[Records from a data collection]
###

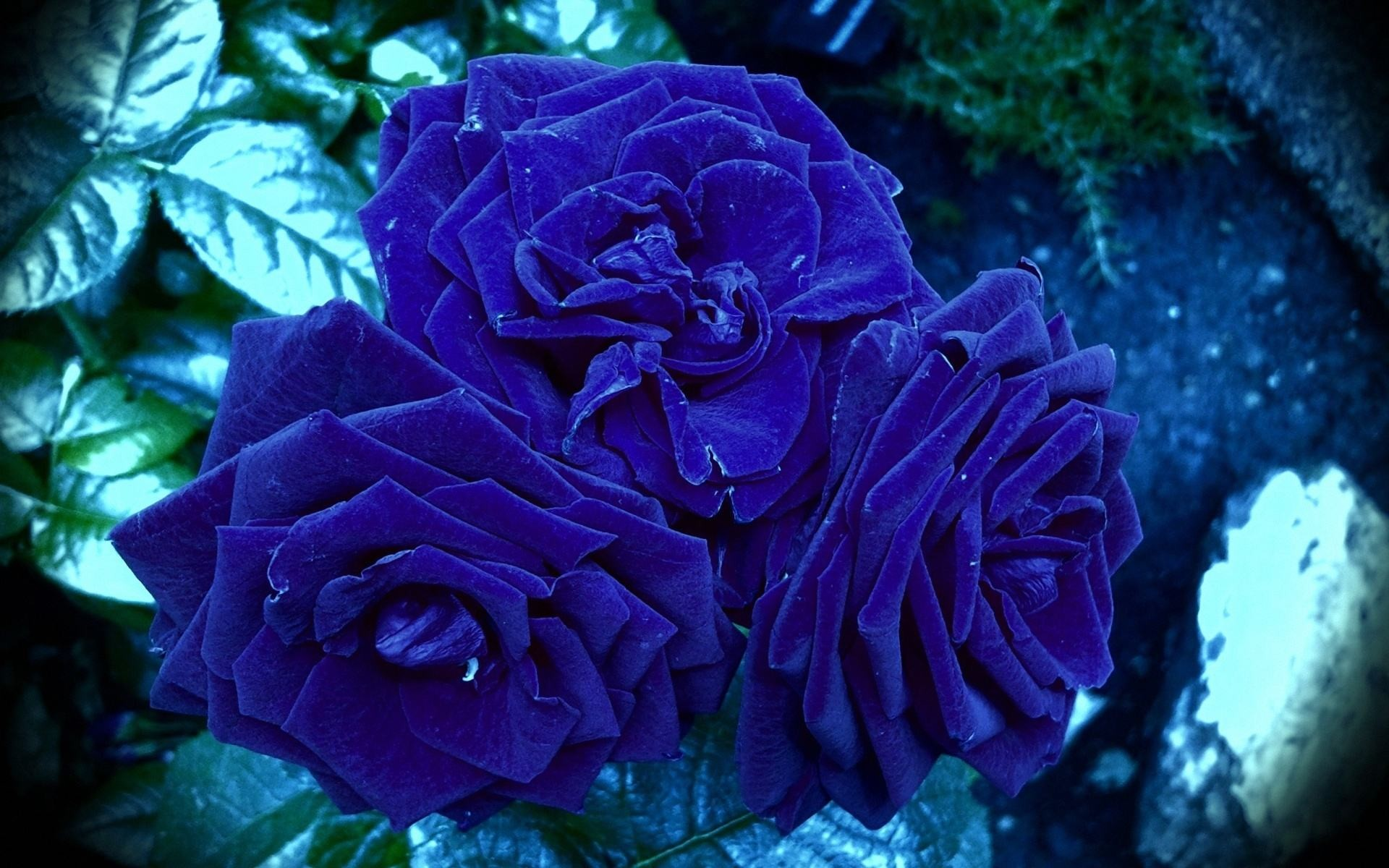 1920x1200 Blue Rose Wallpaper Free Download.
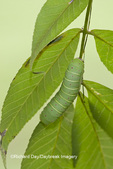04000-006.02 Luna Moth (Actias luna) caterpillar (larva) on host plant Hickory Tree (Carya Sp.) Marion Co., IL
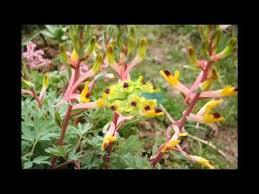 <b>Весенние цветы</b> в вашем саду - YouTube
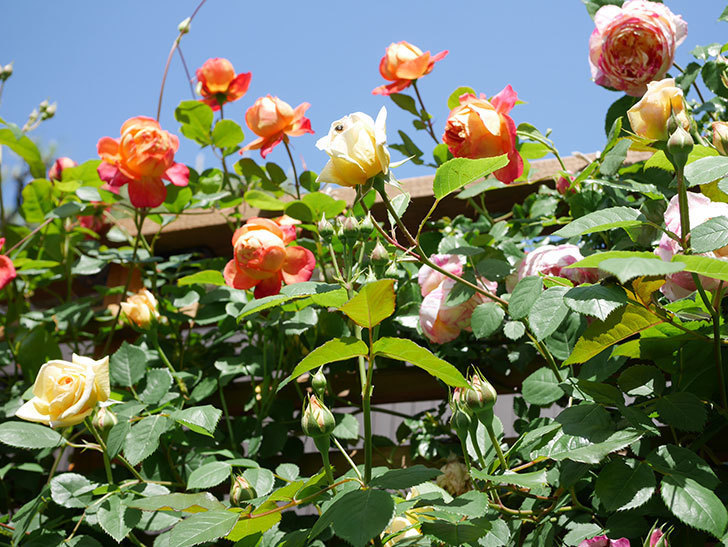 ソレイユロマンティカ(Soleil Romantica)の花がたくさん咲いた。ツルバラ。2021年-026.jpg
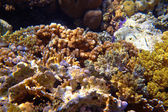 Coral reef — Stockfoto
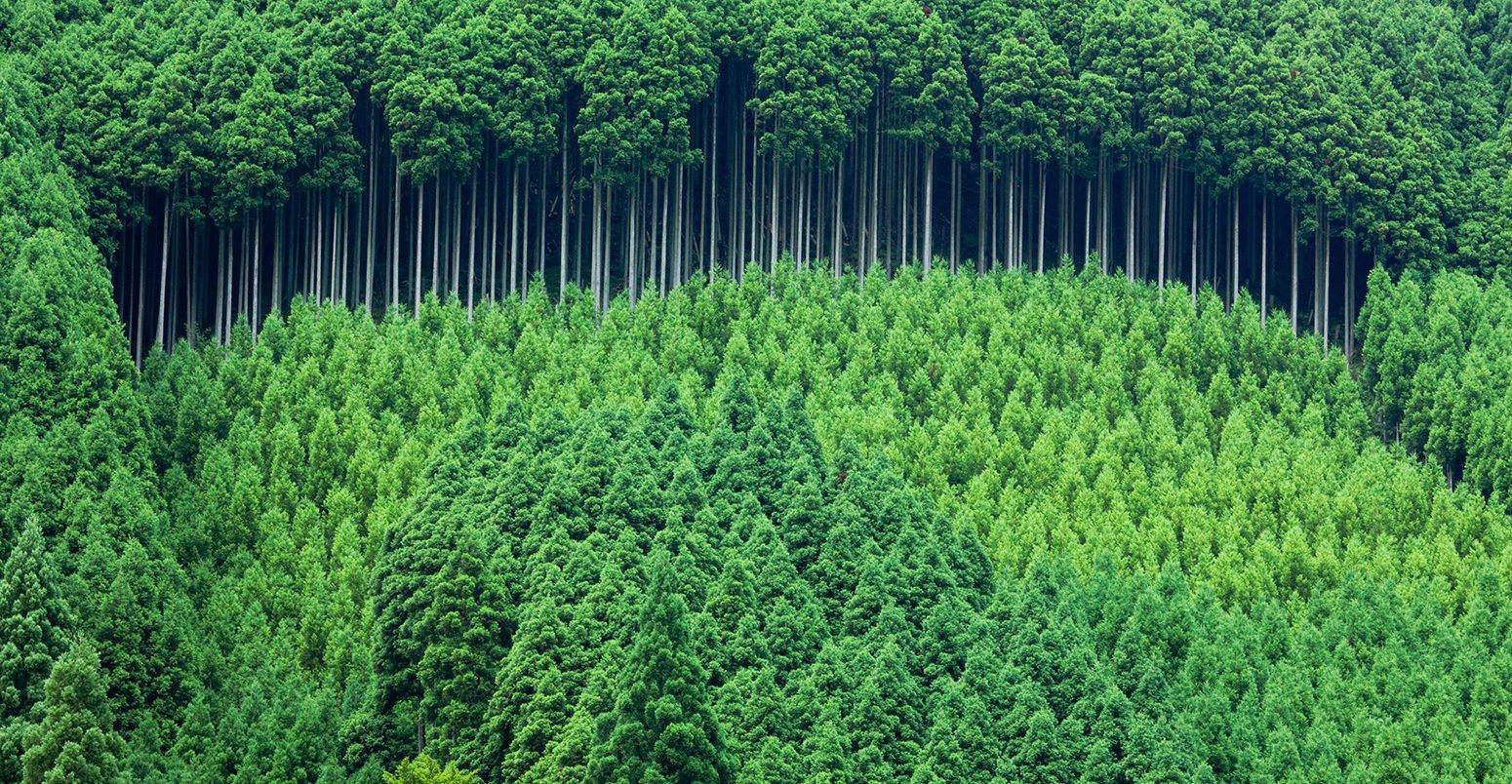 Trồng cây là hành động thiết thực bảo vệ rừng xanh và môi trường (ảnh: internet).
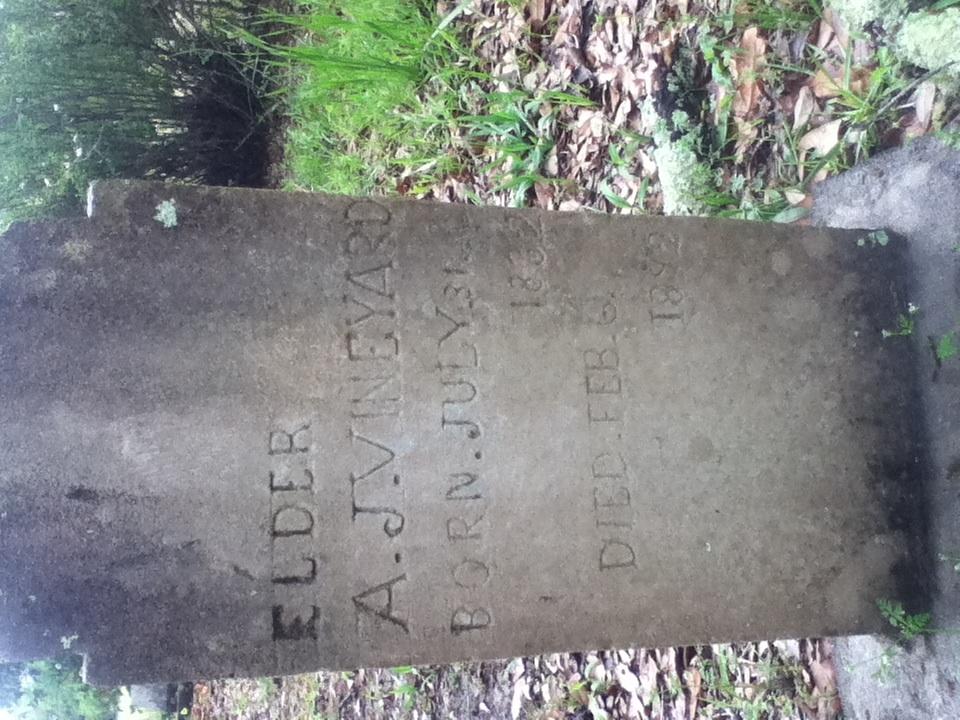 Andrew Jackson Vineyard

###

:: Exercise aim ::
Produce the entries above once more, exactly as given, with each picture left out.

:: Problem solution ::
 1920x1200 Blue Rose Wallpaper Free Download.
04000-006.02 Luna Moth (Actias luna) caterpillar (larva) on host plant Hickory Tree (Carya Sp.) Marion Co., IL
 <b>Весенние цветы</b> в вашем саду - YouTube
 ソレイユロマンティカ(Soleil Romantica)の花がたくさん咲いた。ツルバラ。2021年-026.jpg
 Coral reef — Stockfoto
 Trồng cây là hành động thiết thực bảo vệ rừng xanh và môi trường (ảnh: internet).
 Andrew Jackson Vineyard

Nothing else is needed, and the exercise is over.